1. Sharma, S., Gandhi, A., Sah, S., Singh, M. P., Sharma, G. D., & Verma, A. (2025). Listeria infections: The unexpected risks in everyday foods. Clinical Infection in Practice, 100489.

2. Bodie, A. R., O’Bryan, C. A., Olson, E. G., & Ricke, S. C. (2023). Natural antimicrobials for Listeria monocytogenes in ready-to-eat meats: current challenges and future prospects. Microorganisms, 11(5), 1301.

3. Daminelli, P., Bertasi, B., Finazzi, G., Losio, M. N., Ferrari, M., Boni, P., & Cunico, E. C. (2007). Listeria monocytogenes in ready-to-eat food: European community legislation and regulations for USA food export.

4. Silva, A., Silva, V., Gomes, J. P., Coelho, A., Batista, R., Saraiva, C., ... & Poeta, P. (2024).
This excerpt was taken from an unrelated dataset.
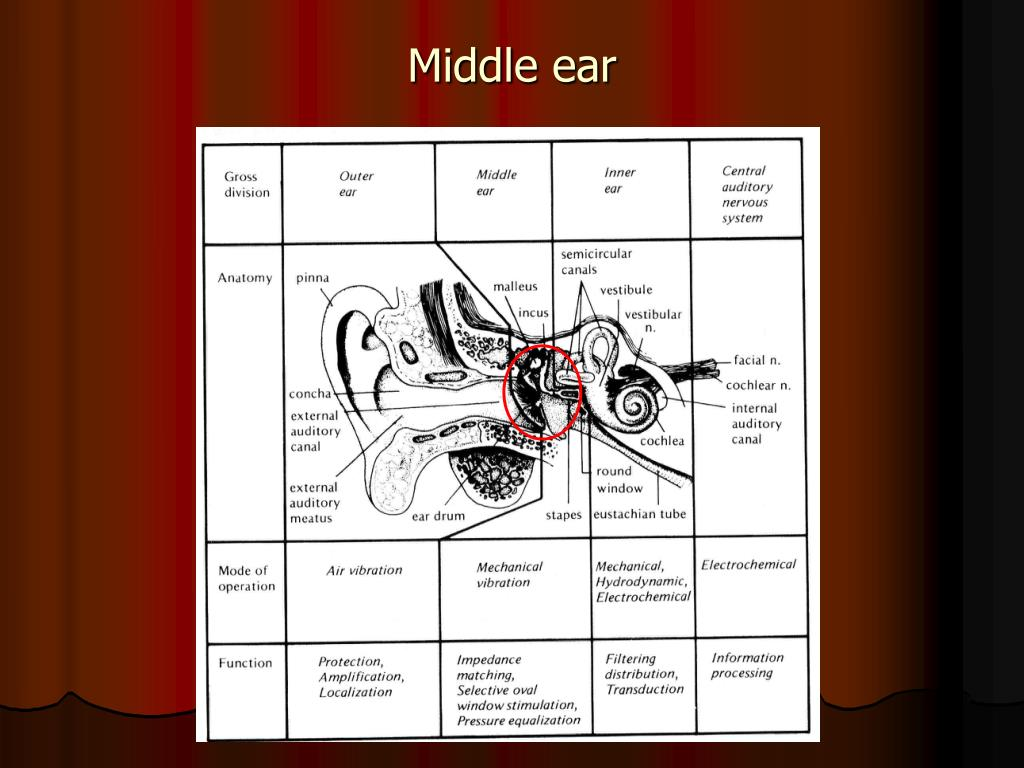 PPT - Middle ear PowerPoint Presentation - ID:3792146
Listeria monocytogenes from food products and food associated environments: Antimicrobial resistance, genetic clustering and biofilm Insights. Antibiotics, 13(5), 447.

5. Osek, J., & Wieczorek, K. (2023). Why does Listeria monocytogenes survive in food and food-production environments?. Journal of Veterinary Research, 67(4), 537.

6. Luber, P., Crerar, S., Dufour, C., Farber, J., Datta, A., & Todd, E. C. (2011). Controlling Listeria monocytogenes in ready-to-eat foods: working towards global scientific consensus and harmonization–recommendations for improved prevention and control. Food Control, 22(9), 1535-1549.

7. Belias, A., Bolten, S., & Wiedmann, M. (2024). Challenges and opportunities for risk‐and systems‐based control of Listeria monocytogenes transmission through food. Comprehensive Reviews in Food Science and Food Safety, 23(6), e70071.

8. Kureljusic, J., Rokvic, N., Pavlovic, M., Kureljusic, B., Nesic, K., Tasic, A., & Radovanovic, R. S. (2019, September). Listeria monocytogenes contamination in ready to eat foods. In IOP Conference Series: Earth and Environmental Science (Vol. 333, No. 1, p. 012072). IOP Publishing.

9. Shamloo, E., Jalali, M., Mirlohi, M., Abdi Moghadam, Z., Reza Maracy, M., & Yaran, M. (2012). Prevalence of Listeria species in raw milk in Isfahan. Iran. J. Isfahan Med. Sch, 30, 204-208.

10. Lakicevic, B., Jankovic, V., Pietzka, A., & Ruppitsch, W. (2023). Wholegenome sequencing as the gold standard approach for control of Listeria monocytogenes in the food chain. Journal of Food Protection, 86(1), 100003.